Ayah… di ruang ini, sayup-sayup aku mencium aroma istimewa, mungkinkah ini aroma Ayah? Aku merasa Ayah hidup dan mengajakku untuk keluar ke penjuru dunia, belajar dan mencatat segala hal yang kami temui. Mencoba membedah bumi dengan cara kami, mencatat dan mencatat.
Dari catatan kecil, kami mencari segala yang tersembunyi di dalamnya dan mempelajarinya dengan baik.
Sambil melihat-lihat, Ina bercerita padaku,
“Sewaktu kau bayi, ayahmu selalu membawamu kemari. Ia berkata, ‘Lihat Orbulina! Ayah menyediakan segalanya untuk kau pelajari. Ini ruangmu dan semua ini milikmu!’ Ayahmu sangat mencintaimu walau Ina takut dengan semua ini.”
Aku hanya tersenyum mendengarnya.
Oh.. di sudut kiri ruangan ini, tercatat rak dengan ukiran nama “laut”. Aku yakin, disini tercatat sejuta tatapan ayah tentang laut. Aku hanya pernah melihat laut dari balik lukisan Ayah di kamar. Kutarik sebuah gulungan di rak laut. Usang dan penuh debu. Jelas terbaca. Sungguh, tulisan ini mengingatkan aku pada sesuatu, ada sebuah gairah petualangan dari sebuah genggaman, Ayah….
Ayah menulis betapa bahagianya ia dapat melihat laut. Merasakan untuk pertama kali menyentuh air laut dengan jemarinya. Merasakan deburan ombak yang mengelitik jemari kakinya. Ia benar-benar bahagia.
Kebahagiaan Ayah yang tak terperihkan ketika tangannya menggenggam butir-butir pasir yang menyerupai lada, berwarna kuning keabu-abuan. Ini bukan pasir biasa. Ini pasir dari sebuah prasasti kehidupan purba. Aku membaca, ketika Ayah menggenggam pasir tersebut, ia berteriak tiada putus, teriakan untuk satu kata, ORBULINAAAAAA!
“Ina, apakah pasir Orbulina berwarna kuning keabu-abuan?”
“Tidak. Kau pasti membaca perkamen yang berisi teriakan ayahmu. Itu pantai Tanjung An. Di dalam lautan Tanjung An-lah Orbulina tersimpan dengan penuh penjagaan ketat.”
Aku tergelak menelan ludah. Di dalam laut?
“Aku tak tahu detail. Itu yang kutahu dari ayahmu. Ini warisan ayahmu. Perpustakaan dan peti kecil ini.”
Ina menyodorkan sebuah peti yang terbuat dari kayu Kelicung, kayu dengan corak lurik alami dan kuat. Kami membawa peti itu ke sudut ruangan dan menaruhnya di atas meja. Lagi-lagi Ina membuka peti itu dengan liontinnya.

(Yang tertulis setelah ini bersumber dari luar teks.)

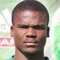 G. Dlamini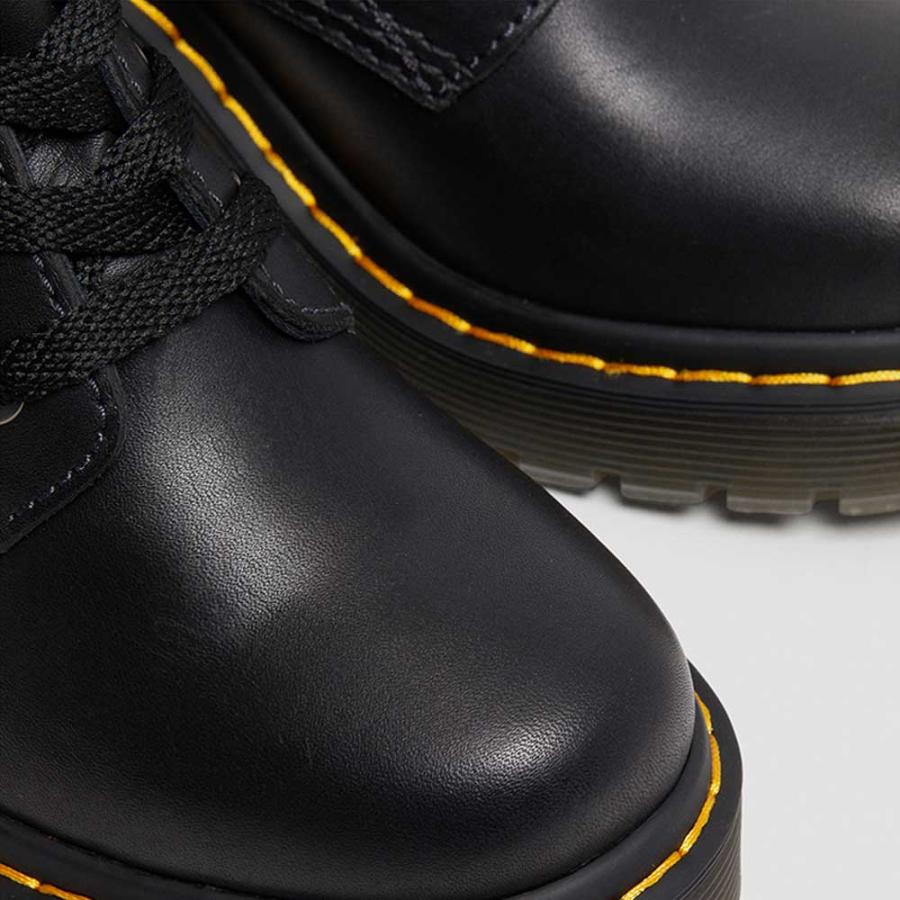 Dr.Martens（ドクターマーチン） 国内正規品 レディース JESY 6TIE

Di dalam peti terdapat lukisan. Kata Ina, lukisan itu adalah lukisan Ayah dan Salengke. Selain lukisan terdapat 2 butir mutiara berwarna hitam, beberapa koin emas, kalung permata, sebuah peta, dan perkamen yang berisi catatan kecil tentang ramuan, peristiwa, dan Petunjuk!
Usai melihat isi peti, kutatapi lukisan Ayah bersama temannya. Aku terkejut. Di leher Salengke, ada gambar sebuah kalung yang mirip dengan kalung milik Orbunis. Oh tidak!